Une histoire qui remonte à l'Antiquité
Le mot parfum vient du latin "per fumum", par la fumée. Les premières utilisations documentées du parfum dans l'histoire humaine passaient par des résines et des bois brûlés dont la fumée imprégnait les textiles et les cheveux lors des cérémonies religieuses.
Le textile est le premier support du parfum. Avant la peau, avant le flacon, avant le vaporisateur, il y avait le tissu.
L'Égypte ancienne parfumait ses étoffes précieuses pour les processions royales. L'Empire ottoman maintenait des pièces entières dédiées à l'encensement des vêtements de cour. À Versailles, Louis XIV changeait de vêtements parfumés plusieurs fois par jour, ses chemises étaient traitées à la rose et à l'iris avant d'être portées.
Le parfum sur textile n'est pas une contrainte. C'est une tradition.

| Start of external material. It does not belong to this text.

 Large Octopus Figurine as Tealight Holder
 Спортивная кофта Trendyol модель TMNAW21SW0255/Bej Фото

Pourquoi le tissu fixe mieux que la peau
La peau est vivante. Elle transpire, elle change de température, elle a une acidité variable selon les individus, les moments de la journée, les saisons. Toutes ces variables modifient la façon dont les molécules odorantes s'évaporent et se perçoivent.
Le textile est stable. Il maintient la note dans son état original plus longtemps, sans la transformer. Un parfum déposé sur une laine fine le matin peut encore se percevoir le soir. Sur la peau, la même quantité aura souvent disparu en quelques heures.

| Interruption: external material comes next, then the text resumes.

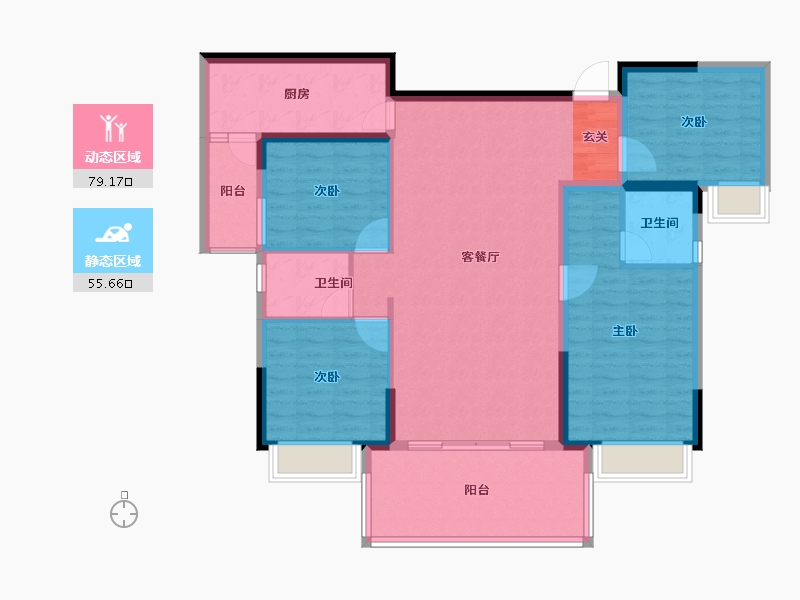 广东省-揭阳市-榕水湾-121.96-户型库-动静分区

C'est pour cette raison que les parfumeurs eux-mêmes testent leurs créations sur des bandes de tissu plutôt que sur leur peau. Le tissu est le medium honnête, il ne trahit pas la formule.
La mode et le parfum, même territoire
Quand Coco Chanel a lancé son premier parfum en 1921, elle ne le pensait pas comme un accessoire de beauté. Elle le pensait comme un accessoire de mode, quelque chose qui complète une tenue, qui en est indissociable, qui parle le même langage.

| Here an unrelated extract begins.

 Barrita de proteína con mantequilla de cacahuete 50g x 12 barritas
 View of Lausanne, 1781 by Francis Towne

Cette vision est restée minoritaire dans l'industrie, qui a rapidement transformé le parfum en produit beauté autonome, dissocié du vêtement. Mais elle était juste.
Ce que vous portez sur votre corps, la coupe de vos vêtements, les matières que vous choisissez, la façon dont vous les assemblez, dit quelque chose sur vous. Ce que vous déposez sur ces vêtements devrait dire la même chose. Pas quelque chose de générique, pas quelque chose d'emprunté, quelque chose qui s'inscrit dans la cohérence de ce que vous avez choisi d'être.
Porter sa composition, pas juste la sentir
Il y a une différence subtile mais réelle entre un parfum qu'on sent et un parfum qu'on porte. Sentir, c'est percevoir une note dans l'air. Porter, c'est l'intégrer à sa présence, à ce qu'on dégage dans une pièce, dans une conversation, dans un souvenir qu'on laisse à quelqu'un d'autre.
Le textile rend cette intégration possible. Parce qu'il est au plus près du corps sans être le corps. Parce qu'il diffuse dans le mouvement, dans la chaleur, dans l'espace que vous habitez en marchant.
Composer sur textile, c'est composer pour votre présence. Pas pour votre peau.